=== QUOTED PASSAGE ===
_ _ _ _ _ _ _
Back when I was a nanny, I knew everything there was to know about parenting, and was happy to explain it. Naps were among my favorite topics to enlighten people on. I just could not comprehend how, in some families, toddlers and preschoolers were not napping.
“My mum made all four of us nap until kindergarten,” I would exclaim.
I knew that all those poor non-napping children needed was a better routine. A predictable schedule. Some blackout curtains.
Well, karma really does come around, and I birthed a child who hated naps from the start.
No matter how scheduled our routine was, no matter how dark the room or how comfortable the sleeping arrangements, she wasn’t interested.
I’m quite sure that, in the two years since her birth, I have napped more than she has.
And yet, we’ve survived.
Here’s what I’ve learned along the way:
1. “Sleep when the baby sleeps” is the cruelest thing you can say to a new parent.
It sounds oh-so-simple, doesn’t it? Just like my sleep advice sounded all those years ago, before I knew the harsh reality of parenting.
It’s impossible to sleep when the baby sleeps if the baby is only down for 10 minutes at a time!
_ _ _ _ _ _ _
=== YOUR TASKS ===
1 > Condense the paragraph of the essay on naps that begins "Back when I was a nanny" into one or two shorter sentences, keeping its main facts.
2 > Retype, word for word, the stretch of the essay on naps from "I’m quite sure" through "minutes at a time!".
Rely only on the text above.

=== Stored data ===
_ _ _ _ _ _ _
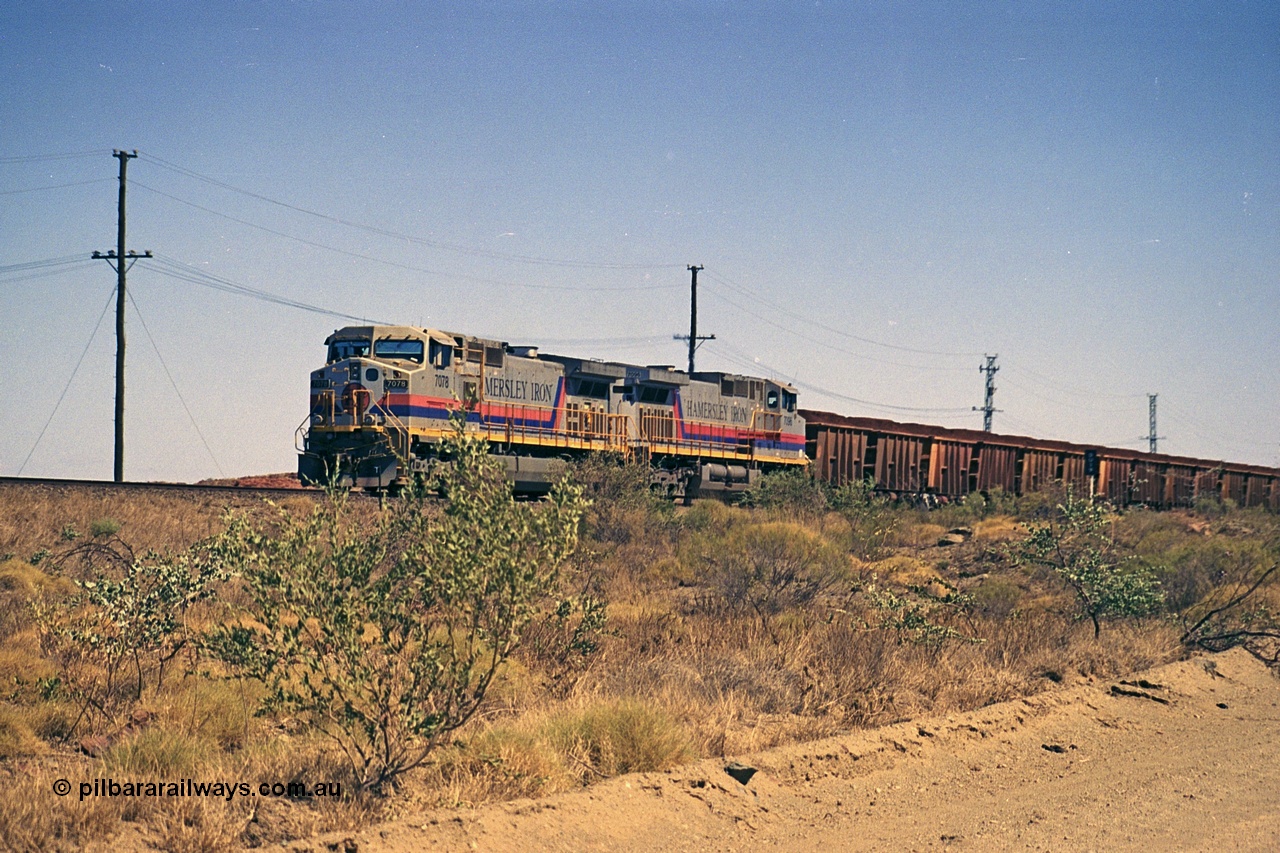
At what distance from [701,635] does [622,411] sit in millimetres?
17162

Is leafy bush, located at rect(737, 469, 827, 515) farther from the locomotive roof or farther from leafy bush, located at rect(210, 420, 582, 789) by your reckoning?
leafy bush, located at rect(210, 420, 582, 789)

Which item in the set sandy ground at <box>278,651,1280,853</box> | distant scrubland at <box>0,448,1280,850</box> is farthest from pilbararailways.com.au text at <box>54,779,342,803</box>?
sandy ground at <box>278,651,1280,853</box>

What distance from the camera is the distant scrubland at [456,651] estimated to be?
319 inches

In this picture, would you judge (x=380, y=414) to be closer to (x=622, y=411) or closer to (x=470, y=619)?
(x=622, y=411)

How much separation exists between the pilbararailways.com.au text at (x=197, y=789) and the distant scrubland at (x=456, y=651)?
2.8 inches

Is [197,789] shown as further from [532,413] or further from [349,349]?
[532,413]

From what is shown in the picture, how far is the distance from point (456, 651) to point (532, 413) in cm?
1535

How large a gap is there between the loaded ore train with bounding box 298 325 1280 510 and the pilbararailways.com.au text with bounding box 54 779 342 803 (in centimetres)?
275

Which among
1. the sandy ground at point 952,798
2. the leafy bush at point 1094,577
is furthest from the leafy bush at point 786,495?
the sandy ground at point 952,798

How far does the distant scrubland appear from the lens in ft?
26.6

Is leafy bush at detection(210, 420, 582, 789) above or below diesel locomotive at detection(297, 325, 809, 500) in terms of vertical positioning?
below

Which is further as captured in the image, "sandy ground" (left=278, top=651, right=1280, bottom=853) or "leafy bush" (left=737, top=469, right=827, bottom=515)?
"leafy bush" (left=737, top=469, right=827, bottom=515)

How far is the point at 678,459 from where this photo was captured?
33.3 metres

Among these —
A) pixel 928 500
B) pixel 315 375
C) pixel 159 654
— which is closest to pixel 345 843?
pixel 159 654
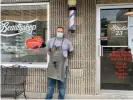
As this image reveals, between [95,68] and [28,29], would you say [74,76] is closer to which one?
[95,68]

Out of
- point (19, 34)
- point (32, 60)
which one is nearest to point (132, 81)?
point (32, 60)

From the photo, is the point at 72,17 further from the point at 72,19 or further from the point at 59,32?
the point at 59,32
_ _ _ _ _ _ _
=== ANSWERS FOR EACH ITEM ===
1 > As a nanny, I thought I knew everything about parenting and gladly explained it, especially naps. I couldn't understand why toddlers and preschoolers in some families didn't nap.

2 >
I’m quite sure that, in the two years since her birth, I have napped more than she has.
And yet, we’ve survived.
Here’s what I’ve learned along the way:
1. “Sleep when the baby sleeps” is the cruelest thing you can say to a new parent.
It sounds oh-so-simple, doesn’t it? Just like my sleep advice sounded all those years ago, before I knew the harsh reality of parenting.
It’s impossible to sleep when the baby sleeps if the baby is only down for 10 minutes at a time!